Du point de vue géopolitique, la montée en puissance du GNL congolais intervient alors que l’Europe cherche à diversifier ses approvisionnements post-2022. Brazzaville y voit l’opportunité de renforcer ses liens avec l’Union européenne et de rééquilibrer, à son avantage, le dialogue énergétique Sud-Nord dans les années à venir.
Néanmoins, certains observateurs appellent à une vigilance budgétaire. Les courbes de prix du gaz restant volatiles, la Banque centrale préfère encourager une gestion prudente des revenus, à travers un fonds de stabilisation dédié et des investissements ciblés dans la santé et l’éducation nationale prioritaires.
Vers une décarbonation pragmatique
En parallèle, la société civile plaide pour plus de transparence.

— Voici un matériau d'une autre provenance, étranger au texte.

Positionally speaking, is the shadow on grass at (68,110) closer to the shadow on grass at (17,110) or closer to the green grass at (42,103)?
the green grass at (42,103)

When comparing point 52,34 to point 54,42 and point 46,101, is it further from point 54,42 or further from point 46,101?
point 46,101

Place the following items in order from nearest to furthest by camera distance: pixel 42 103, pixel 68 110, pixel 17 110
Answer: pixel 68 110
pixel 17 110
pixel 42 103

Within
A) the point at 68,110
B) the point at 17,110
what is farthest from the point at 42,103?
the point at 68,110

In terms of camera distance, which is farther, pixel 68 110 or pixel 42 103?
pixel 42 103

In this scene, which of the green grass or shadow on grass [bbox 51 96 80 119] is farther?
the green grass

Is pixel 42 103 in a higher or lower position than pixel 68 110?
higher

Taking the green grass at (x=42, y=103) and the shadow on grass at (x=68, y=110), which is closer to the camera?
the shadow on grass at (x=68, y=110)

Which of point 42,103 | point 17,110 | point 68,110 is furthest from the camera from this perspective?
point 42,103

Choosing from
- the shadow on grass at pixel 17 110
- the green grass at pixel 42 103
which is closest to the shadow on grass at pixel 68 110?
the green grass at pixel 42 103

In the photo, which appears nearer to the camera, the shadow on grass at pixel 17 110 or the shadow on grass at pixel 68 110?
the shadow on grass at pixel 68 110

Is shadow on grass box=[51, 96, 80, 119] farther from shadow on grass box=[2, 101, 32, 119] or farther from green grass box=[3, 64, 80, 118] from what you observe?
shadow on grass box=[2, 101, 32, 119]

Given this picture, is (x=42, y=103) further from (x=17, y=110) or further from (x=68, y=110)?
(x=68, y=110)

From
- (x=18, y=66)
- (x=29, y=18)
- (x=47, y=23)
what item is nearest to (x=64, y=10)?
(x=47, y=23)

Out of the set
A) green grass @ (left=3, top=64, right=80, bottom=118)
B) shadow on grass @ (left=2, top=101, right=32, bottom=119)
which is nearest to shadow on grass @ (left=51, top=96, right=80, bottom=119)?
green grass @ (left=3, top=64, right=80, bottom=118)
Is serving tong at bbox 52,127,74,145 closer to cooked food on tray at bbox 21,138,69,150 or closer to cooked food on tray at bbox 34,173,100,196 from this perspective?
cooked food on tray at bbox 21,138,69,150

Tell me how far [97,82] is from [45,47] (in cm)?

Les contrats d’achat, les indicateurs d’émissions et les retombées fiscales devraient, selon elle, être publiés de manière régulière. Le ministère assure préparer un portail numérique afin d’informer citoyens, chercheurs et investisseurs sur les performances du programme gazier.
À court terme, l’enjeu principal demeure l’arrivée en toute sécurité du navire sur le champ Marine XII. Une traversée de plusieurs semaines via l’océan Indien, puis l’Atlantique Sud, mobilise une logistique maritime et douanière coordonnée entre la Chine, l’Angola et le Congo-Brazzaville entier processus.
Une fois amarré, le Nguya recevra le gaz issu des forages existants et futurs, avant de liquéfier, stocker puis charger la production sur des méthaniers affrétés. Cette chaîne intégrée réduit les pertes, limite l’empreinte au sol et valorise un gisement autrefois considéré comme marginal par certains.
À l’horizon 2030, le gouvernement vise une montée progressive de la capacité gazière, tout en maintenant le cap sur les objectifs climatiques adoptés à la COP27. Le tandem Tango-Nguya, présenté comme laboratoire d’une industrialisation responsable, pourrait ainsi ouvrir la voie à une nouvelle diplomatie énergétique congolaise sur continent.
Les économistes rappellent toutefois que le succès dépendra aussi de la capacité du pays à réinvestir les recettes gazières dans les infrastructures routières et numériques, afin d’irriguer l’ensemble du territoire et de consolider sa cohésion.